Spatial reasoning question data
--------------------

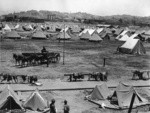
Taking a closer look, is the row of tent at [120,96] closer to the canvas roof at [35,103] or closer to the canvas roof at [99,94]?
the canvas roof at [99,94]

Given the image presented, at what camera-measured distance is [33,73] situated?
27.5 m

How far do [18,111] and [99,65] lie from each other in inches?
719

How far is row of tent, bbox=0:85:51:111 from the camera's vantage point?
16594 mm

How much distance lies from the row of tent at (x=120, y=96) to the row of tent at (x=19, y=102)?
157 inches

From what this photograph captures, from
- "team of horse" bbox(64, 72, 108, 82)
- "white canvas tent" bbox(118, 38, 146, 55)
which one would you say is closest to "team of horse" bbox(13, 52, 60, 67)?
"team of horse" bbox(64, 72, 108, 82)

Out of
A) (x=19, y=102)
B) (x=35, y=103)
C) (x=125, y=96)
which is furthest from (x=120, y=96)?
(x=19, y=102)

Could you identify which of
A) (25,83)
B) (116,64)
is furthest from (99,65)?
(25,83)

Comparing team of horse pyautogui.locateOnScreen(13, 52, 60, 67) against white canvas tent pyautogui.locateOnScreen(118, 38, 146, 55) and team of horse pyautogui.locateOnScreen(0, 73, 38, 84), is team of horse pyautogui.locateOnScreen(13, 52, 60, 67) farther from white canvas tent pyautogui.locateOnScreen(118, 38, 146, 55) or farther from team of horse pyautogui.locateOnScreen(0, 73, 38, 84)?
white canvas tent pyautogui.locateOnScreen(118, 38, 146, 55)

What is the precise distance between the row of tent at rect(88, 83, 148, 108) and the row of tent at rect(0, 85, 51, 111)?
3.99 meters

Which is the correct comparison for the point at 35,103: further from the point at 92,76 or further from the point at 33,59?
the point at 33,59

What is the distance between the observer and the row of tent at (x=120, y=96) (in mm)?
18688

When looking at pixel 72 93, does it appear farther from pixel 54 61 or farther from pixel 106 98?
pixel 54 61

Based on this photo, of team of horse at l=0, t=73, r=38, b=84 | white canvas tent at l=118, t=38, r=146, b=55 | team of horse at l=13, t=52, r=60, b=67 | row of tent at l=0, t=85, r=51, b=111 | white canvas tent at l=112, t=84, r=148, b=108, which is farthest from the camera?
white canvas tent at l=118, t=38, r=146, b=55

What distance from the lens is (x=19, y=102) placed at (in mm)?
16938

--------------------

Work to do:
Nothing in the entries above should change when they are printed again, except that the pictures are dropped.

The output:
Taking a closer look, is the row of tent at [120,96] closer to the canvas roof at [35,103] or closer to the canvas roof at [99,94]?
the canvas roof at [99,94]

Given the image presented, at what camera-measured distance is [33,73] situated?
27.5 m

How far do [18,111] and [99,65] lie from each other in inches?
719

How far is row of tent, bbox=0:85:51:111 from the camera's vantage point?
16594 mm

How much distance lies from the row of tent at (x=120, y=96) to the row of tent at (x=19, y=102)?
157 inches

From what this photograph captures, from
- "team of horse" bbox(64, 72, 108, 82)
- "white canvas tent" bbox(118, 38, 146, 55)
which one would you say is closest to "team of horse" bbox(13, 52, 60, 67)?
"team of horse" bbox(64, 72, 108, 82)

Out of
A) (x=19, y=102)
B) (x=35, y=103)
C) (x=125, y=96)
which is furthest from (x=120, y=96)?
(x=19, y=102)

Could you identify which of
A) (25,83)
B) (116,64)
is furthest from (99,65)?
(25,83)

Comparing team of horse pyautogui.locateOnScreen(13, 52, 60, 67) against white canvas tent pyautogui.locateOnScreen(118, 38, 146, 55) and team of horse pyautogui.locateOnScreen(0, 73, 38, 84), is team of horse pyautogui.locateOnScreen(13, 52, 60, 67) farther from white canvas tent pyautogui.locateOnScreen(118, 38, 146, 55) or farther from team of horse pyautogui.locateOnScreen(0, 73, 38, 84)?
white canvas tent pyautogui.locateOnScreen(118, 38, 146, 55)

What is the precise distance between the row of tent at rect(88, 83, 148, 108) and the row of tent at rect(0, 85, 51, 111)?
3.99 meters

Which is the correct comparison for the point at 35,103: further from the point at 92,76 or further from the point at 33,59?
the point at 33,59

What is the distance between the observer and the row of tent at (x=120, y=96) (in mm)?
18688

When looking at pixel 72 93, does it appear farther from pixel 54 61 or farther from pixel 106 98?
pixel 54 61

Based on this photo, of team of horse at l=0, t=73, r=38, b=84 | white canvas tent at l=118, t=38, r=146, b=55 | team of horse at l=13, t=52, r=60, b=67 | row of tent at l=0, t=85, r=51, b=111 | white canvas tent at l=112, t=84, r=148, b=108, which is farthest from the camera?
white canvas tent at l=118, t=38, r=146, b=55

What distance from the lens is (x=19, y=102) placed at (in mm)?
16938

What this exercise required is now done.